The Japanese are great. I love their language, their cities, anime and video games. They also have some of the strictest gun laws in the world. More restrictive than the UK in fact (Is that even possible?) So naturally, there are people in Japan who are interested in guns and various companies have been producing realistic blank firing replicas for the past 50 years. Many of these replicas look exactly like the real thing and they also work in a similar way to their real steel counterparts. 

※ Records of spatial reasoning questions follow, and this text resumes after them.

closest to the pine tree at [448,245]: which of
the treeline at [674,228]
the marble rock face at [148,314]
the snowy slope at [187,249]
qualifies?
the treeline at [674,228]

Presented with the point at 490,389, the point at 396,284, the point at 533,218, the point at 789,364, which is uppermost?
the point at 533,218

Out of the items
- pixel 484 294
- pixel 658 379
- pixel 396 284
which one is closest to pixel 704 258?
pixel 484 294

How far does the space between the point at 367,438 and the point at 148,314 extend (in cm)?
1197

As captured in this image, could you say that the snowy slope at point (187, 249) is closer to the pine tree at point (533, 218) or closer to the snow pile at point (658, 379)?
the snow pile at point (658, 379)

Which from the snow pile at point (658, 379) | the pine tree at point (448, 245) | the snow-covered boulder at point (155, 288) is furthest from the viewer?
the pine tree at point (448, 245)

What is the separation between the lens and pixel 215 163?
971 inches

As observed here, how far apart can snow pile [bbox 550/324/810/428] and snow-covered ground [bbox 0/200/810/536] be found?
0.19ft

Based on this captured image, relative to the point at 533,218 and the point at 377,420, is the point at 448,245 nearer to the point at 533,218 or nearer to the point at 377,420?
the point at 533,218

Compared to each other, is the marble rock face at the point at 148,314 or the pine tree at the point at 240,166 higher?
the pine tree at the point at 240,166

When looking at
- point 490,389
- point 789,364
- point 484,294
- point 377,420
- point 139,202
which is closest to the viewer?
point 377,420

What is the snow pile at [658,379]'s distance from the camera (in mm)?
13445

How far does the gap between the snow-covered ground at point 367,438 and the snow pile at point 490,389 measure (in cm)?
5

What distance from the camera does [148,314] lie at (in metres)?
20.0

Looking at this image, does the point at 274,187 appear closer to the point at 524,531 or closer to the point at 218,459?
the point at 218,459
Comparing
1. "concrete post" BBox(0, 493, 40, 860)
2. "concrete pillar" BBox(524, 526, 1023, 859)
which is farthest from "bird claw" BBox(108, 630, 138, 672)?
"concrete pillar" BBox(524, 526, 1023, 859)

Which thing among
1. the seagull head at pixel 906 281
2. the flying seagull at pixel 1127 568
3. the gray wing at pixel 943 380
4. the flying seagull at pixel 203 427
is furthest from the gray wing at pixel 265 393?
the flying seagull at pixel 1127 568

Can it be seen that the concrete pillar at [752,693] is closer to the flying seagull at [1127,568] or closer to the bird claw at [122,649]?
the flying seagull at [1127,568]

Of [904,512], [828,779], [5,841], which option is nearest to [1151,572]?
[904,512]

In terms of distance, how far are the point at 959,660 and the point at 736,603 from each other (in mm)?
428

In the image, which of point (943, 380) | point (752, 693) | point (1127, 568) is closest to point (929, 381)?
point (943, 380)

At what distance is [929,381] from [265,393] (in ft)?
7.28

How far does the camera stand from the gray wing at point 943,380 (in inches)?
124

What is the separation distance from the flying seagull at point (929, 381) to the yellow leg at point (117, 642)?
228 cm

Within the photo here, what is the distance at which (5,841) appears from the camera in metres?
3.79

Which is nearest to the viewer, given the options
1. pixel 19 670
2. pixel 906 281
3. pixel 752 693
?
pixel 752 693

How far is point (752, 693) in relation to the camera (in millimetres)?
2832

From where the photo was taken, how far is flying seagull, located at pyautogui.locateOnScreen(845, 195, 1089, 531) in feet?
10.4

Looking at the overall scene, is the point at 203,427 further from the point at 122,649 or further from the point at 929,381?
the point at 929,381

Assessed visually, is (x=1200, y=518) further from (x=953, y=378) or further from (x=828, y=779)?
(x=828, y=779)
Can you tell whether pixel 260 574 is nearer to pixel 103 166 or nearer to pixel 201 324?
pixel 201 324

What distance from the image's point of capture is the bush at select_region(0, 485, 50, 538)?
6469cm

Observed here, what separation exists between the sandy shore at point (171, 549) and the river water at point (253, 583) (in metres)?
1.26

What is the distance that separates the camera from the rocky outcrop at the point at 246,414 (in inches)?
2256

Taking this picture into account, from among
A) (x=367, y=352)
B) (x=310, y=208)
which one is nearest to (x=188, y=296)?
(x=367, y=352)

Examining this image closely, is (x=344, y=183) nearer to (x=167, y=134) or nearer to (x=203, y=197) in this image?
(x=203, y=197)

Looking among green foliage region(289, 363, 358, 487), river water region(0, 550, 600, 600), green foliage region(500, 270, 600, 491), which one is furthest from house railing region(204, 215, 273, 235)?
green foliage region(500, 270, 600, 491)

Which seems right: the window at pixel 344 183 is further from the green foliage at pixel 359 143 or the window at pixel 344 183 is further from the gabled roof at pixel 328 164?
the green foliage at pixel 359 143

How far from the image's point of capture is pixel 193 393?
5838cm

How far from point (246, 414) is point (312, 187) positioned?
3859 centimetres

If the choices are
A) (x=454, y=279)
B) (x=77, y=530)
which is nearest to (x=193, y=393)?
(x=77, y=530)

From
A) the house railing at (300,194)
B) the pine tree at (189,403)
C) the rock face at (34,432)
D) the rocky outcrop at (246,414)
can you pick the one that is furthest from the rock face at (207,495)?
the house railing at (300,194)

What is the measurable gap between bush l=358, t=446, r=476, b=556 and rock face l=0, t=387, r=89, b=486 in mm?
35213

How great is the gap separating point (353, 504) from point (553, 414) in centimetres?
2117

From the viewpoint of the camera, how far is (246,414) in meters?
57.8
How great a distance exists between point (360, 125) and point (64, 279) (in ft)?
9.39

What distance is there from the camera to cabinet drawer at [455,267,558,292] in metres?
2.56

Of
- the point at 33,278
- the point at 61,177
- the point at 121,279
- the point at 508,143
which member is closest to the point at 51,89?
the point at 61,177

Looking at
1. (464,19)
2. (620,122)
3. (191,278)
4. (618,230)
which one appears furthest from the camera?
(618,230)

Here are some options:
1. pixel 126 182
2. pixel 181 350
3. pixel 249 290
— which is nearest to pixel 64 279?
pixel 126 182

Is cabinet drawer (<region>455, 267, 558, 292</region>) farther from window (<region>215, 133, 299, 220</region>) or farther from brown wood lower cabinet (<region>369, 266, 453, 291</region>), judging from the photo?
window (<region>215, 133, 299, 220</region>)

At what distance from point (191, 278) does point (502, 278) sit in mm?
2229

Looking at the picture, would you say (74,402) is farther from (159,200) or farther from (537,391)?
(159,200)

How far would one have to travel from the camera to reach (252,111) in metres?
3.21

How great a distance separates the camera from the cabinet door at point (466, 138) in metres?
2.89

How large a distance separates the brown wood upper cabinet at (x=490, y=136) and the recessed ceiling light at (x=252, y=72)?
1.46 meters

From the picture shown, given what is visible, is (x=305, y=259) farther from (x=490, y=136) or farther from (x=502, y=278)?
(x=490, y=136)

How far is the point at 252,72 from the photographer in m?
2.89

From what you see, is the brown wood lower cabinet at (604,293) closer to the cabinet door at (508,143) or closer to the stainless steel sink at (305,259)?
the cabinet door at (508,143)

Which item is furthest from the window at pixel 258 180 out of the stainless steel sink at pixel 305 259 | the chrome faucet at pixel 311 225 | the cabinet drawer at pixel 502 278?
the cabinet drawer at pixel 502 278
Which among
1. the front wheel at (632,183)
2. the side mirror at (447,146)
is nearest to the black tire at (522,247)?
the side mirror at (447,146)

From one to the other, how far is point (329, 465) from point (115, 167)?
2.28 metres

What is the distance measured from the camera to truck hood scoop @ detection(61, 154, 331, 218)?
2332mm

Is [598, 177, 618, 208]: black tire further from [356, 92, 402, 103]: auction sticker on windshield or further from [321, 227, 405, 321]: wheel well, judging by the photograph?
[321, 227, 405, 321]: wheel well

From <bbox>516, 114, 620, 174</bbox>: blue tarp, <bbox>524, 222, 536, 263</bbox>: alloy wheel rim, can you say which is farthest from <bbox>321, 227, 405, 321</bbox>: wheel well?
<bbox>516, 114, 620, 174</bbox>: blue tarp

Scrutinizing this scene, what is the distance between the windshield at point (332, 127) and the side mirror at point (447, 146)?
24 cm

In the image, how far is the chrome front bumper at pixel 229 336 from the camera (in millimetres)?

They are safe and legal because they don't fire any kind of projectile. The firing mechanism is actually in reverse with the firing pin situated in the chamber. This of course prevents a live round from being chambered and only special plug fire cartridges can be loaded. These cartridges are loaded with a cap (slightly larger than your typical cap gun cap) and when detonated, a piston in the cartridge pushes against the firing pin in the chamber which then causes the slide or bolt to blow back. You get smoke, sparks, noise and a spent casing which creates a very realistic simulation of a real gun.

This makes them perfect for filming because you can fire them indoors and they're safer than traditional blank firers/starter pistols. You don't get an impressive muzzle flash like real guns loaded with blanks that are used in Hollywood but just do what I do and add the muzzle flash in your editing software. 
So far, I've got this Browning 9mm pistol and an M16 assault rifle but I might get more in the future. They are expensive but if you're serious about making films then I suggest you invest in a few. I suggest buying from here as they stock many different models and they've got great customer service which is handy if you need repairs or spares. 



Saturday 19 January 2013

Vietnam War Film

This year is an important year for BSTB Film because I'll be working on my Vietnam war horror film. The idea was conceived way back 2009 but restrictions meant that I couldn't make it and so it was hanging in pre-production limbo for many years. Fortunately a lot has changed since then and I have learned a lot more about film making since starting university. I want 2013 to be the year when I finally start this.

So Vietnam war film made in the UK??? Am I crazy? Yeah probably...It rains 80% of the time and depicting a tropical location would be a great challenge. However, Full Metal Jacket (a war film set in Vietnam) was filmed entirely in the UK. Another less known Vietnam war film called "How Sleep the Brave" was also filmed in the UK. So, I might have a chance.

I'm keeping the plot and title secret right now because I don't want anyone to steal my idea. I am paranoid yes, very paranoid. However, I'm going to blog a lot during production and this will include plenty of pictures and video. Maybe I'll have a trailer up this summer as well and this will finally reveal all.